At West Seal Dog, not far from Virgin Gorda, I reveled in a shoal of 40 squid lined up like dancers in a chorus line, with the smallest on either end. Seal Dog Rock is exposed to wind and currents and attracts a lot of small critters, as well as Spanish mackerel, lots of lobsters, a turtle, a gray reef shark, and a lovely queen triggerfish. After this dive, most of us headed to the Baths at Virgin Gorda, where we climbed the path and slipped through enormous boulders leading into the water. It's very cool to clamber among these giant rocks and float through rocky channels made of boulders. If you have ever seen a brochure of the British Virgins, you've probably seen a photo of the Baths.
While the coral everywhere was generally in good shape, a lot of drifting filamentous red algae on many sites concerned me. The dive staff called it "hair algae," and that's what it looked like. There was enough in some places to lower the visibility. And, of course, when I see a lot of algae, I see the effects of warming waters and perhaps nitrogen-rich pollution. I hope what I saw is temporary.

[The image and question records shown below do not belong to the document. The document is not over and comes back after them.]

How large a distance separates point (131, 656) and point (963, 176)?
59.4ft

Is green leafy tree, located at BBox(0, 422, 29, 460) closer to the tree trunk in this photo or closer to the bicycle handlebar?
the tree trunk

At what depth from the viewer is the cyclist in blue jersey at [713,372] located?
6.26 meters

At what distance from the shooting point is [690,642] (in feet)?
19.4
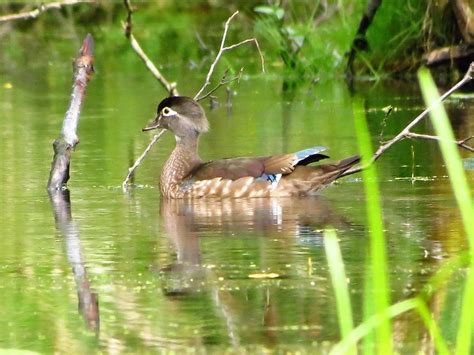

Chef Carlos' food was delicious. I'm not a big eater but I laid into each meal as if it were my last! Hot breakfast with eggs (perfectly poached for me), a variety of meats, and treats like waffles and pancakes were offered before the first dive. Lunch always began with a hot soup, like curried butternut squash with coconut cream or savory sancocho, a traditional Spanish stew; courses at lunch spanned the globe, from Moroccan beef keftas with mint to chipotle beef to lasagna and teriyaki bok choy. Between dives, snacks included homemade carrot cake, apple turnovers, cinnamon rolls, samosas, and pizza. Dinners had more unique food -- appetizers like asparagus croquettes or prawn bisque; main courses ranged from rack of lamb with mango chutney to red snapper. I left room for desserts like brownies, fresh berries, and Basque cheesecake. The kitchen was happy to accommodate special requests. Wine and beer were gratis.
Fueled by wine at our end-of-the-trip cocktail party, I picked up two pairs of fine earrings at a wholesale price. Divemaster Matt's dad lives in the mountains of Turkey, from where Matt brings back silver and zultanite jewelry (zultanite is a semi-precious stone that changes color in various lights). Not your standard dive boat souvenir!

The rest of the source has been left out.